— START Records supplied —

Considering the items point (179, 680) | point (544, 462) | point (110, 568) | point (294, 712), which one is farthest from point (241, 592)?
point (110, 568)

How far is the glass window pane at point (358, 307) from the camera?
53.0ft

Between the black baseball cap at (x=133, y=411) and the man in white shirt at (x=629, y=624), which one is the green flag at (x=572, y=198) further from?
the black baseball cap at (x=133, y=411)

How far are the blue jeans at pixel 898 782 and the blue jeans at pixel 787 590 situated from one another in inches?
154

— END Records supplied —

§ **What the task asks**: Please reproduce every one of the entries above word for word, in their original order.

§ **Right answer**:
Considering the items point (179, 680) | point (544, 462) | point (110, 568) | point (294, 712), which one is farthest from point (241, 592)?
point (110, 568)

How far is the glass window pane at point (358, 307) from the camera?
53.0ft

Between the black baseball cap at (x=133, y=411) and the man in white shirt at (x=629, y=624), which one is the green flag at (x=572, y=198) further from?
the black baseball cap at (x=133, y=411)

How far are the blue jeans at pixel 898 782 and the blue jeans at pixel 787 590 situated from one another in inches?
154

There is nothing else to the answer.